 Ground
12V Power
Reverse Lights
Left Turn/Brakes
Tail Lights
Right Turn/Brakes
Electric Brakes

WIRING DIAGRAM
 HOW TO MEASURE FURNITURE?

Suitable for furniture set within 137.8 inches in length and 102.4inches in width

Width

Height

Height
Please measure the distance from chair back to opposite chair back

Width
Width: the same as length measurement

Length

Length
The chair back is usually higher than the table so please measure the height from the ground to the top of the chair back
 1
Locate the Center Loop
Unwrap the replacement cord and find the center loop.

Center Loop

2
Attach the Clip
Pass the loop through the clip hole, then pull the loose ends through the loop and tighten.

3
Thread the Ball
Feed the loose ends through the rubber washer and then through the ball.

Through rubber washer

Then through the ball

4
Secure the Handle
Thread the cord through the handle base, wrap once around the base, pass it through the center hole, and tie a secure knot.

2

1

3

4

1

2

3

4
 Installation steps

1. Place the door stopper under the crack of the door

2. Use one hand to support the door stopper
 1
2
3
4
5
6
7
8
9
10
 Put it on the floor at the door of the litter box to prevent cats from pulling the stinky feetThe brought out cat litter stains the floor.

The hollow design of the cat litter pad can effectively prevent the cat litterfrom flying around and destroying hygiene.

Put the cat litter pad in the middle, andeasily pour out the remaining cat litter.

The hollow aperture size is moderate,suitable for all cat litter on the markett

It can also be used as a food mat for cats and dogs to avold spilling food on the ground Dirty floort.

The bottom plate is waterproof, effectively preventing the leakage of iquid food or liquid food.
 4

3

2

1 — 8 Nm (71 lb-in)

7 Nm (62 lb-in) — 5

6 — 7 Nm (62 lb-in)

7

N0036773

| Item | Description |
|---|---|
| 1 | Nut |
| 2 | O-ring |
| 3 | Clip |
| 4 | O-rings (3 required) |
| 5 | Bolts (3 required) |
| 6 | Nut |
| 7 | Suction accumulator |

Task statement — Check each line of the material for the string "Thread" and state how many lines contain it, with only the number as the answer.

Task response — 2